═══ READING TEXT ═══

Monday, 24 August 2015

Testimonies of (Aboriginal) Hunger


Testimonies of (Aboriginal) Hunger
A while ago I asked my research assistant, Jinelle Piereder, to search the recent report of Canada’s Truth and Reconciliation Commission, “The Survivors Speak: A Report of the Truth and Reconciliation Commission of Canada.” (Library and Archives Canada Cataloguing in Publication 2015)
 I asked Jinelle to find testimonies about hunger in Canada’s now notorious residential schools, about which I have posted earlier blogs. See my blogs “Cultural Genocide of Canada’s Aboriginal People, June 16, 2015 and “Canada: Malnourishment of Aboriginal Children”, July 19, 2013. These were the schools in which Aboriginal children were imprisoned, abused, and starved from the 1870s to 1996 (when the last school closed) in order to “take the Indian out of the child” and convert them into (lower-class) white people. 

Below are the quotes Jinelle found: they speak for themselves. It’s shocking for me to read testimony from Canadian Aboriginals that resembles testimony I’ve been reading for the last few years about North Korea. I’ve left in the references that Jinelle included, in case you want to find the quotes yourself. The page numbers listed at the end of each quote are from the main report. However, each quote has its own statement number, location and date listed in the TRC report’s references (example below).


“Woodie Elias recalled being hungry all the time at the Anglican school in Aklavik in the Northwest Territories.

═══ DATA SECTION ═══

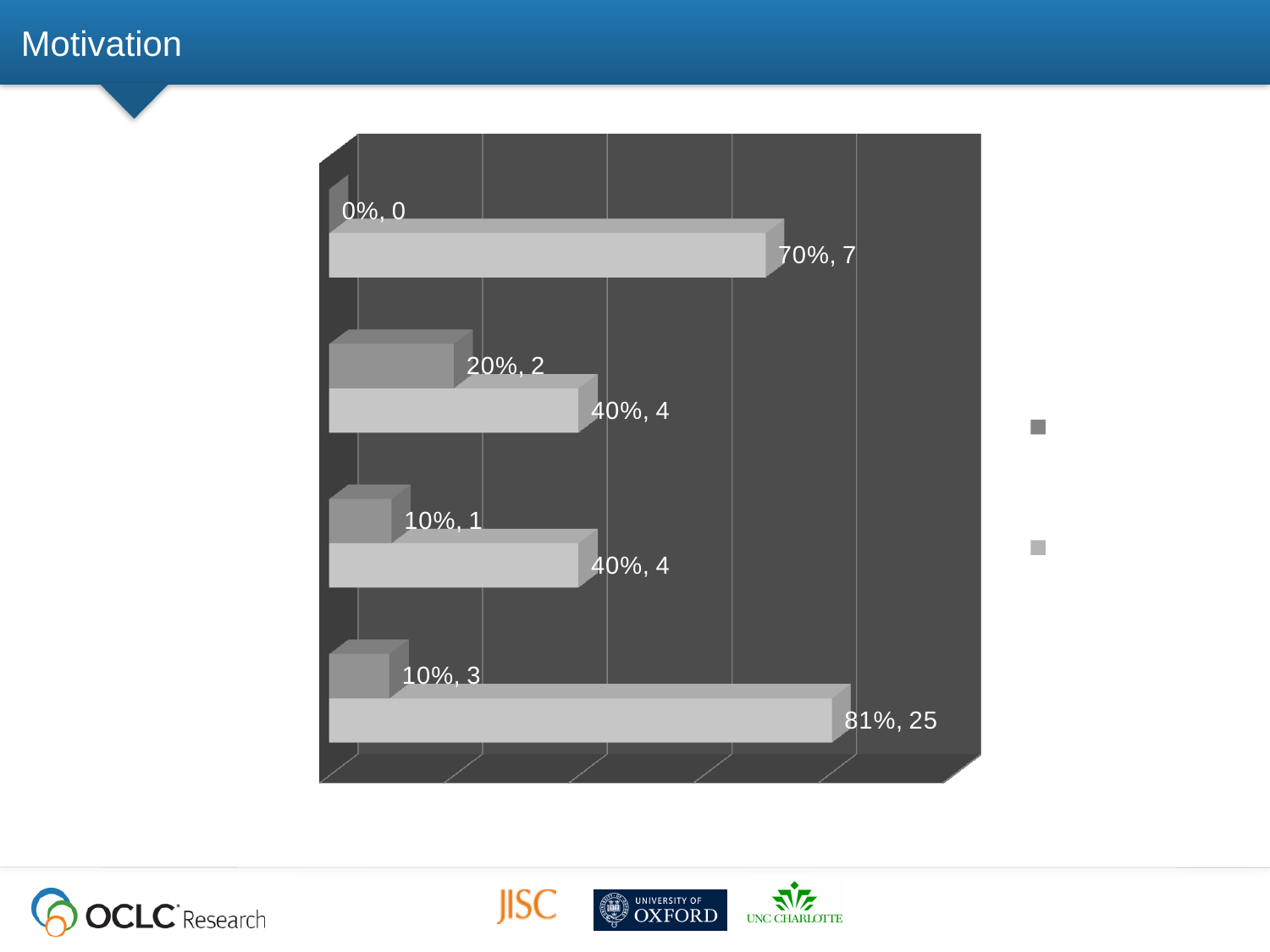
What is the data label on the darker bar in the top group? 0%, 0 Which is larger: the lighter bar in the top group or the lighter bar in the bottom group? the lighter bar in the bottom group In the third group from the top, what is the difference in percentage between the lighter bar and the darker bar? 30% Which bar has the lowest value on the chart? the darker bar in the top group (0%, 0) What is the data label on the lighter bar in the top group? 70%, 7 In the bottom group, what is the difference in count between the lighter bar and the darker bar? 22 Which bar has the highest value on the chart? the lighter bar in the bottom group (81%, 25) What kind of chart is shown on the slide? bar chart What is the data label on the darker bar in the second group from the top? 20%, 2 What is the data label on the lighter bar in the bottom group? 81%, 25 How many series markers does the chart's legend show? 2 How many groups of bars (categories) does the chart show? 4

═══
═══ DATA SECTION ═══

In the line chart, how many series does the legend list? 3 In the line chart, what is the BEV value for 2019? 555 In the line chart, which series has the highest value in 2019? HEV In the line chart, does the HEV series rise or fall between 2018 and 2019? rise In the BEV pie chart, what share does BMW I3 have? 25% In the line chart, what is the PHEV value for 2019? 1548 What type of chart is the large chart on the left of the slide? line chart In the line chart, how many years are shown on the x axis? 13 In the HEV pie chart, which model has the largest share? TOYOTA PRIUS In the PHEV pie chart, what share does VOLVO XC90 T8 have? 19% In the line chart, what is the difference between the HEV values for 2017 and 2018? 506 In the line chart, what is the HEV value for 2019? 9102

═══

WHAT NEEDS TO BE DONE: Write the next part of the blog post about hunger in Canada's residential schools, starting right after its final sentence.

RESPONSE BELOW:
‘You didn’t get enough; hungry. So once in a while we go raid the cellar and you can’t call that stealing; that was our food. I got somebody, go in the kitchen and get the bread.'" (TRC, AVS, Woodie Elias, Statement to the Truth and Reconciliation Commission of Canada, Fort McPherson, Northwest Territories, 12 September 2012 Statement Number: 2011-0343, p71)

“Of the food at the Fort Alexander school, Faron Fontaine said that all he could recall was
‘kids starving. Kids going in the kitchen to steal food. Lucky thing I knew some people that worked in there with my grandfather, they used to steal me, sneak me some food all the time, send me an apple or sandwich or something. It’s pretty good to have connections in there I guess. As for those other kids, I don’t know how they survived. Maybe their stomach shrunk enough that whatever they ate was filling them up, I don’t know.’” (p71)

“Andrew Paul said that every night at the Roman Catholic school in Aklavik,
‘we cried to have something good to eat before we sleep. A lot of the times the food we had was rancid, full of maggots, stink. Sometimes we would sneak away from school to go visit our aunts or uncles just to have a piece of bannock. They stayed in tents not far from the school. And when it’s raining outside we could smell them frying doughnuts, homemade doughnuts, and those were the days when we ate good.’” (p71)

“Doris Young said that hunger was a constant presence at the Anglican schools she attended in Saskatchewan and Manitoba.
‘I was always hungry. And we stole food. I remember stealing bread. And they, the pies that, that I remember stealing were lined up on a counter, and, and they weren’t for us to eat, they were for the, for the staff.’” (p72)

“Ray Silver recalled that a small grocery store used to dump spoiled fruits and vegetables by a creek near the Alberni, British Columbia, school.
‘And us kids, we used to sneak from the school, we must have had to walk about a mile, sneak away from the school, sneak over the bridge, and go to that dump, and pick up apples, they were half rotten or something, and they threw out, they were no more good to sell, but us kids that were starving, we’d go there and pick that stuff up, fill up our shirts, and run back across the bridge, and go back to the school.’” (p72)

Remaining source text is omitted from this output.